Kiedy nie wiesz czy robisz to dobrze – czyli bajkowe życie moich dzieci.
Najgorzej, to nie wiedzieć czy robi się to dobrze. Słabo, kiedy wciąż mam wątpliwość. Gubię i się i rozpaczam, że nadal nie jest najlepiej. To historia, która spędza mi sen z powiek każdej nocy. Chociaż nikt, tak jak ja nie ma tyle siły, mocy i zapału w realizacji swoich pomysłów z tyłu głowy wciąż mam wątpliwość. To najgorzej, mówię Wam. Wciąż chcieć lepiej i więcej i być ciągle nie do końca zadowolonym. Tak jakby los nie dał mi szansy na osiągnięcie wewnętrznego spokoju.
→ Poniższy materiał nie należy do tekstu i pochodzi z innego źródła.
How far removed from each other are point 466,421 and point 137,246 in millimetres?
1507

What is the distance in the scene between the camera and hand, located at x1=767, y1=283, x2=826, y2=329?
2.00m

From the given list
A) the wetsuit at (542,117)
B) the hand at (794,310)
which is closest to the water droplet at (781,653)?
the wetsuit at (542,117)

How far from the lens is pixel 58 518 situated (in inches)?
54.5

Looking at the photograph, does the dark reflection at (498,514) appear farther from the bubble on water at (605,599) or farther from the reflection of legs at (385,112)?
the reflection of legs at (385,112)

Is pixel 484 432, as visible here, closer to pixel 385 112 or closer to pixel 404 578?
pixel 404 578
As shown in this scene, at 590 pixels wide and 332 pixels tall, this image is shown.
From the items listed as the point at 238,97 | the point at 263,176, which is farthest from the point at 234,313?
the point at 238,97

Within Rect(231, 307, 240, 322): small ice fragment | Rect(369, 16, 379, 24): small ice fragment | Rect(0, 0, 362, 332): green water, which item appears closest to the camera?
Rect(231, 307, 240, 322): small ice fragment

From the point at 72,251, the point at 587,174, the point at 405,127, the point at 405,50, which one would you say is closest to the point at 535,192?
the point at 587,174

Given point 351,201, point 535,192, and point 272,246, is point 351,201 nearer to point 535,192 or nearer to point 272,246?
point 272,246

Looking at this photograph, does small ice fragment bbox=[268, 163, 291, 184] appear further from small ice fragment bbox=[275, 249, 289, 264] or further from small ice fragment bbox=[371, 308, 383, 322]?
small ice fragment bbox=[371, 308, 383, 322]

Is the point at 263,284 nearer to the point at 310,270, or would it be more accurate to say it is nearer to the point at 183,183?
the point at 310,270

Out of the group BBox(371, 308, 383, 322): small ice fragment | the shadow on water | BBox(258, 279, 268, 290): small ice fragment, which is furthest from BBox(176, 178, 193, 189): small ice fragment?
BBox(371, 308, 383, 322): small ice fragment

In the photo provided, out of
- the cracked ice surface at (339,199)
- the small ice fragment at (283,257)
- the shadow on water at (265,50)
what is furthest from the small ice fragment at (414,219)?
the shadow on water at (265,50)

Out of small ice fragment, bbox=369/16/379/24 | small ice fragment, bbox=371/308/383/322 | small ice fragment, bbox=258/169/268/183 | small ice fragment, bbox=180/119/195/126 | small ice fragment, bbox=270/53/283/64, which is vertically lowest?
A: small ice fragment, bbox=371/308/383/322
Wciąż odległe to moje ZEN. Jestem matką, wciąż mam wątpliwości.
WĄTPLIWOŚĆ MATKI
Czasem rośnie to wszystko do rangi problemów narodowych. Kiedy stoję wciąż przed wyborami, każdego dnia, w każdej godzinie. Tracę spontaniczność bo wciąż się zastanawiam. Myślę nad każdym ruchem, słowem, pochwałą i zakazem. Zastanawiam się czy dobrze zrobiłam, że tak powiedziałam a może powinnam znów postąpić inaczej. Porównuję się mimo woli do innych matek i myślę co zrobiłyby na moim miejscu. A niby to ja mam dyplom z psychologii, jednak chyba to to każe mi wciąż myśleć i zastanawiać się nad każdym ruchem. Posiadanie dzieci wprowadza nas w stan ciągłego napięcia i wytężenia myślenia. Ciąży mi czasem odpowiedzialność za tych małych ludzi. Za ich przyszłość i powodzenie, które nie wiem dlaczego niby miałyby zależeć ode mnie. Rodzic ma tyle obowiązków w dzisiejszym świecie, że wydaje się, że dzieci nie mają już nic właściwie do powiedzenia. To rodzic decyduje co jest dobre a co złe, wiadomo. Dzieci nie znają świata tak dobrze, nie wiedzą wszystkiego i ktoś musi nimi pokierować. Ale niektóre maluchy mogą śmiało przejąć część decyzji na siebie. Rozkminy na temat dzisiejszej kreacji do przedszkola czy dobór butów do spodni… kilkulatki już sobie z tym poradzą, serio.
WAGA SAMODZIELNOŚCI
Od lat walczę o samodzielność moich dzieci. Mimo, że nie ułatwia mi to życia i zajmuje 3 razy więcej czasu. Uczę, opowiadam, pokazuję i zachęcam do próbowania. Gorzko przełykam, kiedy wybory są dla mnie nie do zniesienia ale daję ten wybór. Pozwalam poznawać i uczyć się na błędach. I wtedy też zastanawiam się czy aby nie daję im za mało wsparcia bo nie wyręczam, bo każę zrobić cos samodzielnie. Moje dzieci mimo tego, że życie mają dość bajkowe sprowadzane są na ziemię dosyć często. Przeze mnie oczywiście. Temperuję im ich mocne w sile ego, świadomie i z premedytacją. Potrafię też szczerze zniechęcić, kiedy mierzą za daleko żeby znów kiedyś popchnąć w górę lub wyrzucić z mostu niepewności. imo tego, że daję im wszystko, co chcą a nawet więcej nie są rozpieszczone.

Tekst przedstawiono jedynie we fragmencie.